• **Description of the task**
Give back exactly the lines from the "Within this image, upon" line to the final line of the records, and only those, minus any pictures.
╭─ Rows
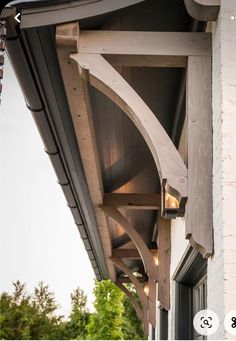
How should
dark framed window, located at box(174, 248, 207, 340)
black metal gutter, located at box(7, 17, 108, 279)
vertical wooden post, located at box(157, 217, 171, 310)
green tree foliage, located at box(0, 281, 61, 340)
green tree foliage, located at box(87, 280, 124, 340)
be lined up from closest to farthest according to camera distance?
black metal gutter, located at box(7, 17, 108, 279)
dark framed window, located at box(174, 248, 207, 340)
vertical wooden post, located at box(157, 217, 171, 310)
green tree foliage, located at box(0, 281, 61, 340)
green tree foliage, located at box(87, 280, 124, 340)

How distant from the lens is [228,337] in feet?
5.63

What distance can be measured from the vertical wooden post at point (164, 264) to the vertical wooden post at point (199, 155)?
Result: 268 centimetres

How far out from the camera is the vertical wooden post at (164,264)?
4.55 m

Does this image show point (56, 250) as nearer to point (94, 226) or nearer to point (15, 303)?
point (15, 303)

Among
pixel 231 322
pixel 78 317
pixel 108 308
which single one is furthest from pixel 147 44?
pixel 78 317

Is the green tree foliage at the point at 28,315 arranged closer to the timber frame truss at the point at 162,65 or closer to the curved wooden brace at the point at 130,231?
the curved wooden brace at the point at 130,231

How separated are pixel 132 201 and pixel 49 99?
201 cm

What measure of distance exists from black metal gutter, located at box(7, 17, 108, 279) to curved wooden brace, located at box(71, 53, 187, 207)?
0.68 feet

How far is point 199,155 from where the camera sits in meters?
2.09

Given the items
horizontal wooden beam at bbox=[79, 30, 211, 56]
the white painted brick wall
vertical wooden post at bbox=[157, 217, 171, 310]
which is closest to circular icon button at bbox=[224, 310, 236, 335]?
the white painted brick wall

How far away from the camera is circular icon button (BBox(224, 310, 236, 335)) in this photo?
172cm

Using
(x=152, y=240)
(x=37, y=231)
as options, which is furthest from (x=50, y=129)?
(x=37, y=231)

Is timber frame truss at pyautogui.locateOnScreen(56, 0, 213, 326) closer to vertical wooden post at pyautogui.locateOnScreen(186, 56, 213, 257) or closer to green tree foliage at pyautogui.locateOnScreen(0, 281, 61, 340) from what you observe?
vertical wooden post at pyautogui.locateOnScreen(186, 56, 213, 257)

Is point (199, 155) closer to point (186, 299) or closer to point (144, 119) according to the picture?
point (144, 119)
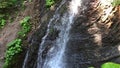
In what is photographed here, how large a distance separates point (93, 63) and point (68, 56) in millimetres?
754

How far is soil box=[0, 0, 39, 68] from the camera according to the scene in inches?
285

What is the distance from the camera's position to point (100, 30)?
4.96m

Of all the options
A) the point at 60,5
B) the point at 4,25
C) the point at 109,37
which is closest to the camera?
the point at 109,37

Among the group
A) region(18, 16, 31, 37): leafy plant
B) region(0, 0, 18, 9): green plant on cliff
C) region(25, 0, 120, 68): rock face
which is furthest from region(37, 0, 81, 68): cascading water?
region(0, 0, 18, 9): green plant on cliff

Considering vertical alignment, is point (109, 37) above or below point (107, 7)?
below

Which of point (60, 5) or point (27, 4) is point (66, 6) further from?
point (27, 4)

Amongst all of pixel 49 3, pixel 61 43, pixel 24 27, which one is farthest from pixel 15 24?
pixel 61 43

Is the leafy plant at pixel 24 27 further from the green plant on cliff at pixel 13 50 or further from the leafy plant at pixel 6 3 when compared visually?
the leafy plant at pixel 6 3

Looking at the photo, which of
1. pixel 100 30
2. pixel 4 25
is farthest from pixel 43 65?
pixel 4 25

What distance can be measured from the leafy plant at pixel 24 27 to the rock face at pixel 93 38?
2.12 metres

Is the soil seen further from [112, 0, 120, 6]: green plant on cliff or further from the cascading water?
[112, 0, 120, 6]: green plant on cliff

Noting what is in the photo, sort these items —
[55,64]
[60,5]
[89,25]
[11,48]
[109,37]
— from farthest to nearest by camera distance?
[11,48]
[60,5]
[55,64]
[89,25]
[109,37]

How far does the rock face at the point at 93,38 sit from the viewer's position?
15.5 ft

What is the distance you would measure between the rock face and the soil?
6.74ft
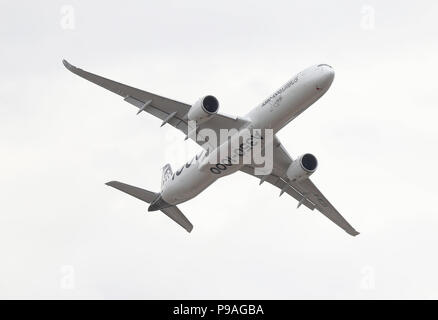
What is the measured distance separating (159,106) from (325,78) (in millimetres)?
11043

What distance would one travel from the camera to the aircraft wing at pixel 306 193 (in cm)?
6003

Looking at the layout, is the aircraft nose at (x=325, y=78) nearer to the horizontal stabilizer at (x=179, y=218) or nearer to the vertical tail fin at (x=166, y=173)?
the vertical tail fin at (x=166, y=173)

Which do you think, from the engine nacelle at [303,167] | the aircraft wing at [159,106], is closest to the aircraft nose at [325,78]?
the aircraft wing at [159,106]

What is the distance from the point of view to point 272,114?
50219mm

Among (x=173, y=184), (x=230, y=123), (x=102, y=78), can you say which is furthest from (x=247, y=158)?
(x=102, y=78)

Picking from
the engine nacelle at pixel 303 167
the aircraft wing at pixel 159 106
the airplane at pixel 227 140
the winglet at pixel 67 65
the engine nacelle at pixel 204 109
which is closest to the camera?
the airplane at pixel 227 140

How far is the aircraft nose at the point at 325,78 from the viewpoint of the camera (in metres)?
48.4

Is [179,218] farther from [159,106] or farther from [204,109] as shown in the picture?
[204,109]

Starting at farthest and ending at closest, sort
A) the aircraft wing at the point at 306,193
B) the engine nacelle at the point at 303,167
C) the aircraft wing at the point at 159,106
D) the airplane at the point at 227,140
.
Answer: the aircraft wing at the point at 306,193 < the engine nacelle at the point at 303,167 < the aircraft wing at the point at 159,106 < the airplane at the point at 227,140

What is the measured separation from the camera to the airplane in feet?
162

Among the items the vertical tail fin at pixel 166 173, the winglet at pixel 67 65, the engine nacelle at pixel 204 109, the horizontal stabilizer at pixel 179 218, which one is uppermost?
the winglet at pixel 67 65

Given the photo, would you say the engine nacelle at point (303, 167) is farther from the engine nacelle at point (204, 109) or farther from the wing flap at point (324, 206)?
the engine nacelle at point (204, 109)

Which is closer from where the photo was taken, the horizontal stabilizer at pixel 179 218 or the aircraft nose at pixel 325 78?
the aircraft nose at pixel 325 78

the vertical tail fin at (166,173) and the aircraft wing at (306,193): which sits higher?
the vertical tail fin at (166,173)
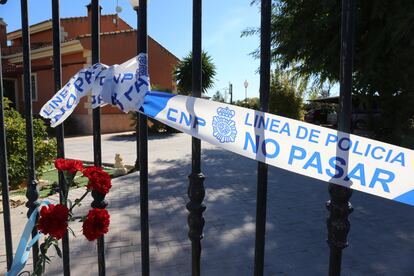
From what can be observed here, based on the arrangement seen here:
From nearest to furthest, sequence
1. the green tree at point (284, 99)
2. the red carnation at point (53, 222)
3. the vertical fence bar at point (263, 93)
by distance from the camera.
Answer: the vertical fence bar at point (263, 93)
the red carnation at point (53, 222)
the green tree at point (284, 99)

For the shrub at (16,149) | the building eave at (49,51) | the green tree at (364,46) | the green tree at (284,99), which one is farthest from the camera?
the green tree at (284,99)

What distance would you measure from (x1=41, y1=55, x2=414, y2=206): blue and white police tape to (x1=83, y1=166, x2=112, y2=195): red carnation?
0.95 ft

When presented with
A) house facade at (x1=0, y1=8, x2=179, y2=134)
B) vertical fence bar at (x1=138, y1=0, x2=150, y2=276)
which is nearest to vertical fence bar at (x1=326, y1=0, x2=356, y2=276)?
vertical fence bar at (x1=138, y1=0, x2=150, y2=276)

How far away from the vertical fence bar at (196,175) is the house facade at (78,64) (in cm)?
1688

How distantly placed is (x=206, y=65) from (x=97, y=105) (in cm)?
2010

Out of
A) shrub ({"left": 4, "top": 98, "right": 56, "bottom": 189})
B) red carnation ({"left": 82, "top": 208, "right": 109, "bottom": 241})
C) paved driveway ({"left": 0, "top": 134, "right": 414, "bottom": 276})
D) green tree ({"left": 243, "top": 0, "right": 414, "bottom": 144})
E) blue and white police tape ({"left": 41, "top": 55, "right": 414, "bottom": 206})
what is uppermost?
green tree ({"left": 243, "top": 0, "right": 414, "bottom": 144})

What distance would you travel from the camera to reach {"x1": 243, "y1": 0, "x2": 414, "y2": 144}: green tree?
25.6ft

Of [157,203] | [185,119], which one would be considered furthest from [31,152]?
[157,203]

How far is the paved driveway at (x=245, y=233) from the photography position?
11.1ft

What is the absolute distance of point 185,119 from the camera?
1.37 metres

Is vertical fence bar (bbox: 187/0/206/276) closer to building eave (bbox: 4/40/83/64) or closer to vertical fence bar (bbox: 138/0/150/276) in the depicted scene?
vertical fence bar (bbox: 138/0/150/276)

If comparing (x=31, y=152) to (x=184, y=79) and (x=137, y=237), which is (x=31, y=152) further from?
(x=184, y=79)

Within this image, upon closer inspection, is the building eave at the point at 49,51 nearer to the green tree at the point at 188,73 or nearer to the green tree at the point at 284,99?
the green tree at the point at 188,73

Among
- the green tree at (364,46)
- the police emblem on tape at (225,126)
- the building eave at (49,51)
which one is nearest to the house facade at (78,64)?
the building eave at (49,51)
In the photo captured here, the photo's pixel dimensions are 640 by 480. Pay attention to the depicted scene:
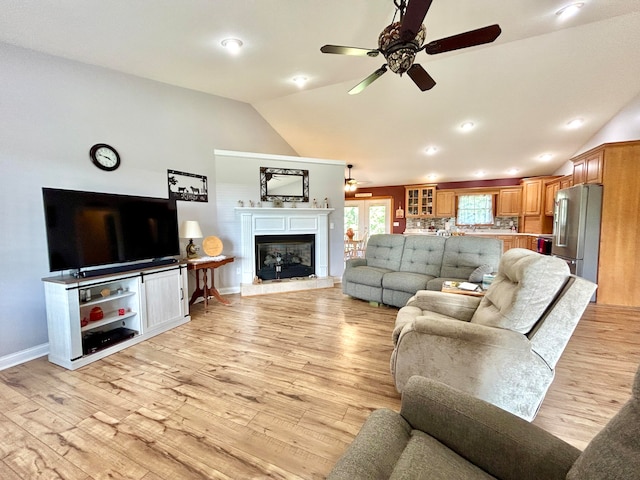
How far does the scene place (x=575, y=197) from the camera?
4305 mm

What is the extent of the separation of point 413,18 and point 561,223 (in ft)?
15.1

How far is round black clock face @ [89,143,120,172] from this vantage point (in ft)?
10.2

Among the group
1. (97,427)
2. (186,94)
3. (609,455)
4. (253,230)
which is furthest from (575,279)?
(186,94)

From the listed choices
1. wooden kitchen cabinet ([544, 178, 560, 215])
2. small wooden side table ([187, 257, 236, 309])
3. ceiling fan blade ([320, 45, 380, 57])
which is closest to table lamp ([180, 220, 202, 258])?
small wooden side table ([187, 257, 236, 309])

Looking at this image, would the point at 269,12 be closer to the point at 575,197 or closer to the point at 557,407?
the point at 557,407

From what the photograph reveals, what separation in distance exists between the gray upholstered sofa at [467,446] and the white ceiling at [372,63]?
2.98 metres

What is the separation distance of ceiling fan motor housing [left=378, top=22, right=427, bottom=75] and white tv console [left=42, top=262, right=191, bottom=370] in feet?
10.3

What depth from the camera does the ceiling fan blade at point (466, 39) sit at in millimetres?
2000

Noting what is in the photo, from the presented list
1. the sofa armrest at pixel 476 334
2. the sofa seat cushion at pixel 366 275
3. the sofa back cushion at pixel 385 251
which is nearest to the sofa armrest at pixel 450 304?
the sofa armrest at pixel 476 334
╰─
• **Response**
Within this image, upon closer inspection, is the building eave at the point at 49,51 nearer to the green tree at the point at 188,73 or nearer to the green tree at the point at 284,99?
the green tree at the point at 188,73

Among
- the green tree at (364,46)
- the police emblem on tape at (225,126)
- the building eave at (49,51)
which one is nearest to the house facade at (78,64)?
the building eave at (49,51)
In the photo captured here, the photo's pixel dimensions are 640 by 480. Pay attention to the depicted scene:
How far does the scene place (x=575, y=197) from the camera?
4305 mm

What is the extent of the separation of point 413,18 and point 561,223 (in ft)?
15.1

How far is round black clock face @ [89,143,120,172] from this vantage point (in ft)?
10.2

Among the group
1. (97,427)
2. (186,94)
3. (609,455)
4. (253,230)
which is furthest from (575,279)?
(186,94)

From the listed choices
1. wooden kitchen cabinet ([544, 178, 560, 215])
2. small wooden side table ([187, 257, 236, 309])
3. ceiling fan blade ([320, 45, 380, 57])
which is closest to table lamp ([180, 220, 202, 258])?
small wooden side table ([187, 257, 236, 309])

Looking at this image, would the point at 269,12 be closer to the point at 575,197 or closer to the point at 557,407?
the point at 557,407

From what the photograph reveals, what separation in distance exists between the gray upholstered sofa at [467,446] and the white ceiling at [372,63]?
2.98 metres

What is the separation distance of ceiling fan motor housing [left=378, top=22, right=427, bottom=75] and white tv console [left=42, top=262, right=191, bottom=370] in feet?
10.3

What depth from the camera does the ceiling fan blade at point (466, 39) sit at in millimetres?
2000

Noting what is in the photo, from the presented list
1. the sofa armrest at pixel 476 334
2. the sofa seat cushion at pixel 366 275
3. the sofa back cushion at pixel 385 251
which is nearest to the sofa armrest at pixel 450 304?
the sofa armrest at pixel 476 334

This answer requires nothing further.